The beeping is constantly in my head, my heart fluttering between every pause. It has almost become a noise I do not notice, like clockwork. I know that other rooms do not have such a luxury. Their beeps fluctuate, sometimes returning to normal, sometimes becoming continuous, like a bug in your ear. I hear the click of the machines in the rooms around us as they are turned off. A subtle knock at the door reveals either a smiling face saying goodbye, or an invitation to an event I would rather not attend.

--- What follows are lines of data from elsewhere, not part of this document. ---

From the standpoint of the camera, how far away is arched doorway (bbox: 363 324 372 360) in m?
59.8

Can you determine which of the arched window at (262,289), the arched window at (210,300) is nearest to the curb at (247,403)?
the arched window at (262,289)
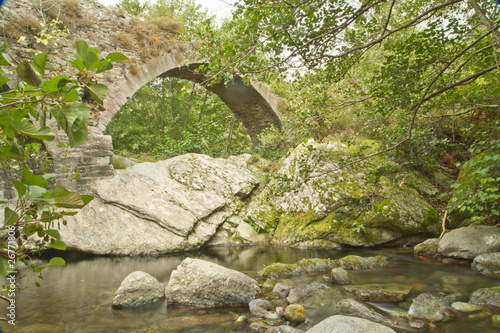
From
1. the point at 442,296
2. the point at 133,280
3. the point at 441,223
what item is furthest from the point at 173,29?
the point at 442,296

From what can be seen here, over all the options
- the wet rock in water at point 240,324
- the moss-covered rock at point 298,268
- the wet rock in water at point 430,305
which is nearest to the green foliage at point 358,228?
the moss-covered rock at point 298,268

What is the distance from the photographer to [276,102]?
13.9 metres

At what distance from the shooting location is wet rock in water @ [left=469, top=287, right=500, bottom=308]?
10.6 ft

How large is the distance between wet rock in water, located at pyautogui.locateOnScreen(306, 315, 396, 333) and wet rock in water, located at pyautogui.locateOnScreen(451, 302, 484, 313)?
4.60ft

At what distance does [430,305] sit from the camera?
329 cm

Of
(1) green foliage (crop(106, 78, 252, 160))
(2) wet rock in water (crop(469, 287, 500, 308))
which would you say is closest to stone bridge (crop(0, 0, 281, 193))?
(2) wet rock in water (crop(469, 287, 500, 308))

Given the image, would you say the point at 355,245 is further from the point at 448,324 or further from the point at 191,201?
the point at 191,201

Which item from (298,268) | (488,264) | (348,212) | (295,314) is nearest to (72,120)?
(295,314)

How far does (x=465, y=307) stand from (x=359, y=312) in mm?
1181

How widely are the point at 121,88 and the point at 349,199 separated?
7230 mm

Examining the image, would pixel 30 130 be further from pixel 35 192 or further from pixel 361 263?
pixel 361 263

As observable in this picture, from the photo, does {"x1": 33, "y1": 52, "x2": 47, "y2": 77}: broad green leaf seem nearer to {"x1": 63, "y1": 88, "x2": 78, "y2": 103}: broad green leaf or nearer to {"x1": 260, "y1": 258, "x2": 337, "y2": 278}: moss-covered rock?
{"x1": 63, "y1": 88, "x2": 78, "y2": 103}: broad green leaf

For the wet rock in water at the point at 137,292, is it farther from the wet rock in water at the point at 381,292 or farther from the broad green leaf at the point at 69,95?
the broad green leaf at the point at 69,95

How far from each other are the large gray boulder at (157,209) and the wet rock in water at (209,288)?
3.09 metres
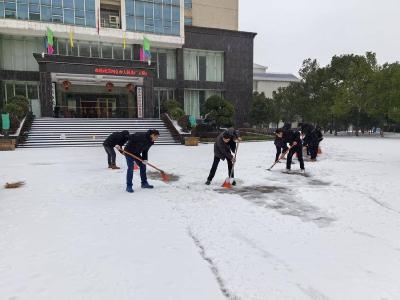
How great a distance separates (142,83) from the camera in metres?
30.7

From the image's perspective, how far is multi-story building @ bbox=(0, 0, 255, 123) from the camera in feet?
93.2

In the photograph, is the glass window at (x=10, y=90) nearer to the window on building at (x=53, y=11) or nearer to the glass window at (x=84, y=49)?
the window on building at (x=53, y=11)

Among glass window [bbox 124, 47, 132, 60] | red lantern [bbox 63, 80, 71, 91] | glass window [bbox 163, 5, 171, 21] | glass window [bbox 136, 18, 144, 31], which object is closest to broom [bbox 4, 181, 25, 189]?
red lantern [bbox 63, 80, 71, 91]

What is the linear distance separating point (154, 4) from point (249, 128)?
55.4 feet

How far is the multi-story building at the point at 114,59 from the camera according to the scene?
28.4 metres

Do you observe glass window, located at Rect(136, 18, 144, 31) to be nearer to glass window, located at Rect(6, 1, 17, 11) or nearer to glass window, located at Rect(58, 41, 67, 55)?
glass window, located at Rect(58, 41, 67, 55)

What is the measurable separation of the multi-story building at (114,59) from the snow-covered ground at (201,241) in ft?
75.4

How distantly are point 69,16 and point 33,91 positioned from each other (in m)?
8.00

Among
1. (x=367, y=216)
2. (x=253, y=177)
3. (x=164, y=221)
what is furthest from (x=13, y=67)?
(x=367, y=216)

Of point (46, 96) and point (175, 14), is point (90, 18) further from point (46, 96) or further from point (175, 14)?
point (46, 96)

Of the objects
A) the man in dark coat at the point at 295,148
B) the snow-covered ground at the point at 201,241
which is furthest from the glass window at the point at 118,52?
the snow-covered ground at the point at 201,241

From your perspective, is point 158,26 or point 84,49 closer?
point 84,49

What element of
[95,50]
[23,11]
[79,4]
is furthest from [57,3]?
[95,50]

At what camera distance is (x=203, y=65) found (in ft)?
119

Everyone knows me by now. I am a constant in this sea of ever-changing faces. I receive multiple hellos every morning. Several people ask me how I am. I do not know what they expect me to say. I am not well, and I haven’t been for a long time. How could these halls not make a bad day, worse? How could these scenes not ruin a happy demeanor? How could returning to this place filled with death and sadness not render all of these people incapable of being anything but bad? But I know that is not what they are asking me, and that is not what they want to hear. So I smile and say “I am doing well, thank you. She is better today.” Or I nod solemnly and say, “I am okay. She took a turn for the worst yesterday, but she always pulls through.” And then I politely leave before they offer the same advice I have heard so many times. It falls on deaf ears.
I do not want you to tell me that you understand. I do not want you to tell me that you know what I am going through because you do not. The people that have helped the most are not the ones that have asked me to talk, or to cry, or to shake it off. The ones that have helped me the most sit next to me in silence. When they do speak, they say softly “I simply cannot imagine what you are going through.” And they open their arms and those are the times that I allow myself to break down. I sob in the arms of people who could not possibly understand what I am going through because, if someone did understand, who would hold us together when we both fell apart?